#### ASSIGNMENT:
The listing below should be reproduced precisely, except for its images.

#### GIVEN INFORMATION:

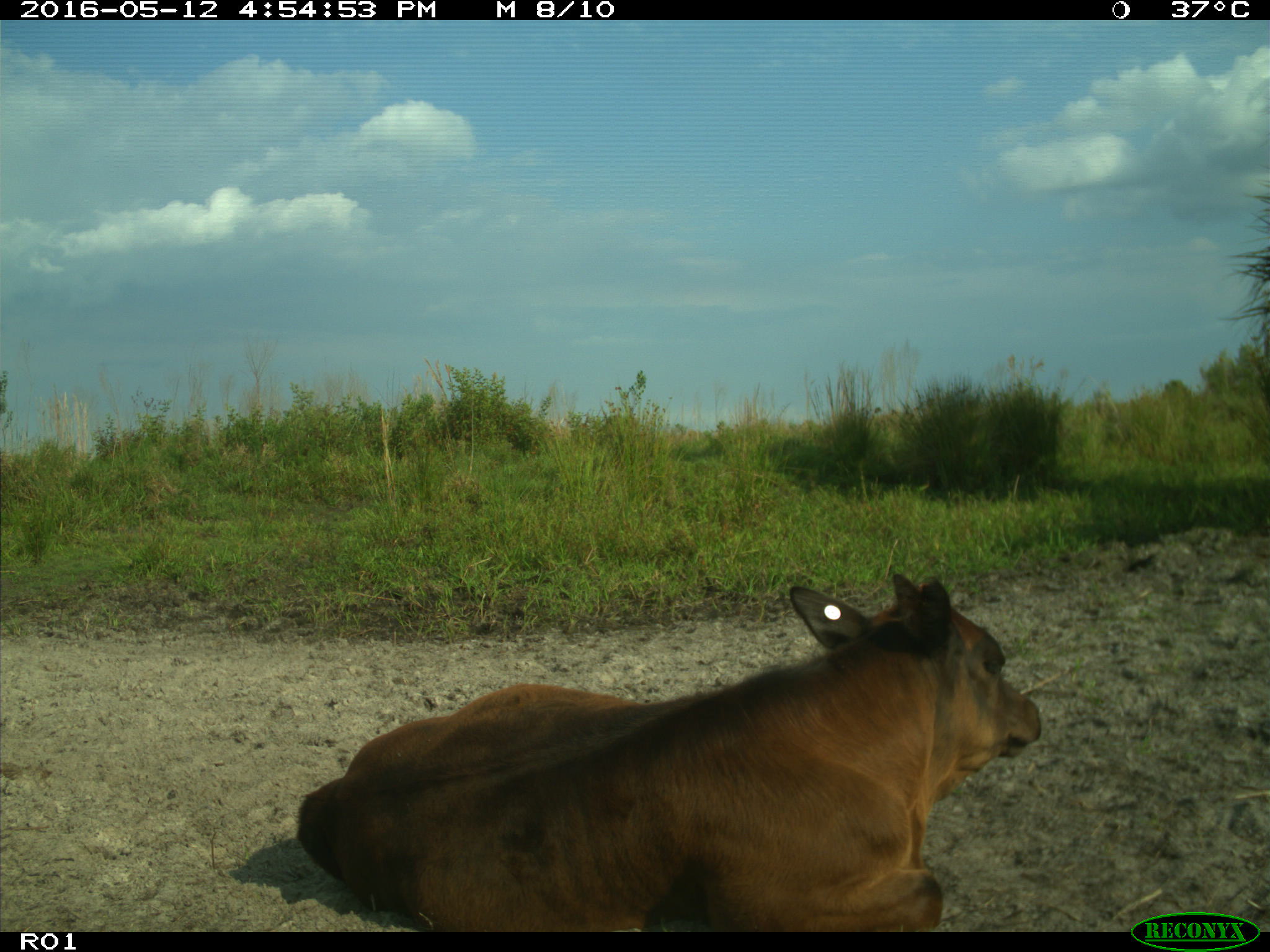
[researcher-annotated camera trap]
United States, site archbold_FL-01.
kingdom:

#### REPLY TO THE EXERCISE:
[researcher-annotated camera trap]
United States, site archbold_FL-01.
kingdom:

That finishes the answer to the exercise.